Summer is the season to take a break from essential reading, a chance to flip through lighter fare or tackle that hefty classic you’ve been putting off for years.
Typically, the Miser’s summer reading list is overly ambitious. Throughout the season books will be packed into suitcases or backpacks only to emerge with uncreased spines. This weekend, a handful of literary events offer an opportunity to expand your summer reading lineup.
Now in its fifth year, the free weekend-long New York City Poetry Festivalon Governors Island continues to grow — organizers are expecting 4,000 people this year — and gathers a book fair, food trucks, around 50 vendors and a children’s festival on Colonels’ Row.
Drawing on the variety of poetry groups from all five boroughs, readings at the event can be academic or high-minded, musical or theatrical — which will be the case for Kiss Punch Poem, a group that uses poetry readings as a foundation for improv.
Nicholas Adamski, a founder of the festival, said he was surprised by how diverse the event had become, adding that attendees can expect to see a wide-ranging group of poets and performers, including the headliners Nick Flynn and Patricia Spears Jones (Sunday at 3 p.m.), high school writers from the Bronx, M.F.A. students and Nuyorican poets.
Nearby, inside one of the elegant officers’ quarters, visitors can join “The Typewriter Project,” an installation that fuses the analog and the digital by uploading and publishing text from a typewriter online.
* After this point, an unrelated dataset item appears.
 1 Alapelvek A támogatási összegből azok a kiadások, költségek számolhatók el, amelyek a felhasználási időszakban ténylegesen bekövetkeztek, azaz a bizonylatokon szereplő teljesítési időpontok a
Upstairs, you can get your kicks at the poetry brothel — where the trade is in words, not flesh.
(Saturday and Sunday, 11 a.m. to 6 p.m., Colonels’ Row, Governors Island; newyorkcitypoetryfestival.com. “The Typewriter Project” and poetry brothel are in Building 407. Ferries run from South Ferry, in Lower Manhattan, and from Brooklyn Bridge Park; schedules are at govisland.com.)
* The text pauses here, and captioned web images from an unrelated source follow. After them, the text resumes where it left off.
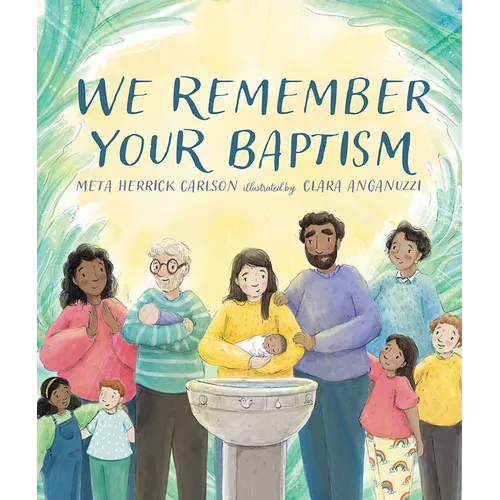 We Remember Your Baptism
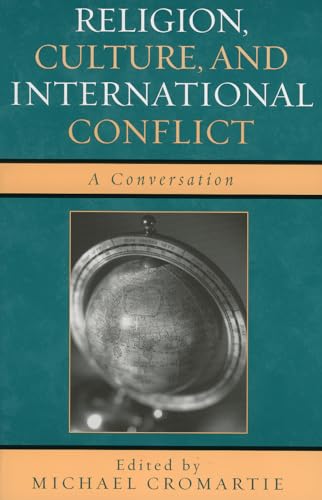 9780742544734: Religion, Culture, and International Conflict: A Conversation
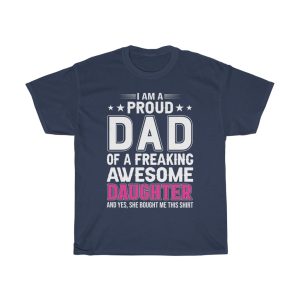 I Am A Proud Dad Of A Freaking Awesome Daughter Shirt Design 1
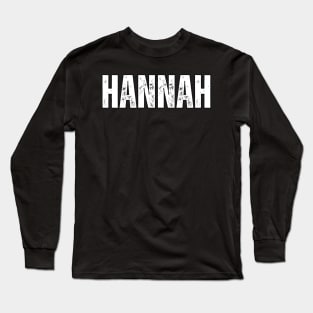 Hannah Name Gift Birthday Holiday Anniversary Long Sleeve T-Shirt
On Saturday, the intimate Pete’s Mini Zine Fest, an open studio for self-published magazines, features unusual reads.
Among the 25 writers and artists presenting their work at the festival are Ayun Halliday, author and illustrator of The East Village Inky and the so-called queen of zines; Elvis B, a transgender activist and author of the zine Homos in Herstory; and the writer and graphic designer Adam J. Kurtz, of BuzzFeed and Urban Outfitters fame.
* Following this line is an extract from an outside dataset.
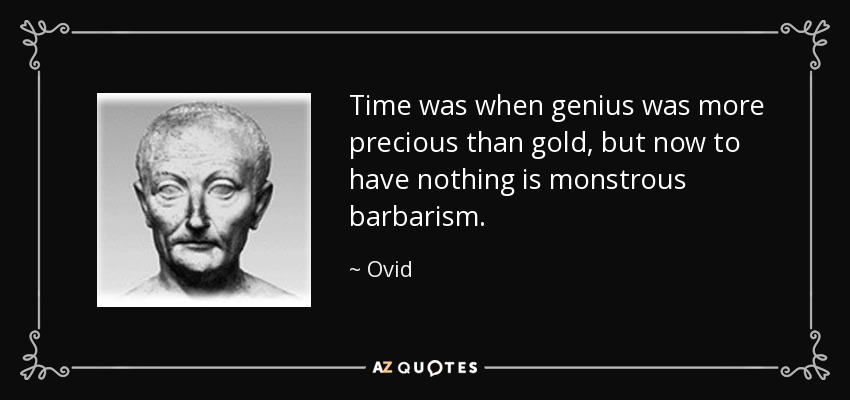 Time was when genius was more precious than gold, but now to have nothing is monstrous barbarism. - Ovid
This is an adult event — it takes place at Pete’s Candy Store, a bar that serves liquor, not sweets — and perusing titles with a drink in hand is encouraged.
Before the weekend is over, stop by Greenlight Bookstore’s midsummer sidewalk sale, where hundreds of slightly worn books can be had at a discount.
(Pete’s Mini Zine Fest: Saturday 2 to 7 p.m., Pete’s Candy Store, Williamsburg, Brooklyn; petesmzf.blogspot.com. Sidewalk sale: Greenlight Bookstore, Fort Greene, Brooklyn; 718-246-0200; greenlightbookstore.com.)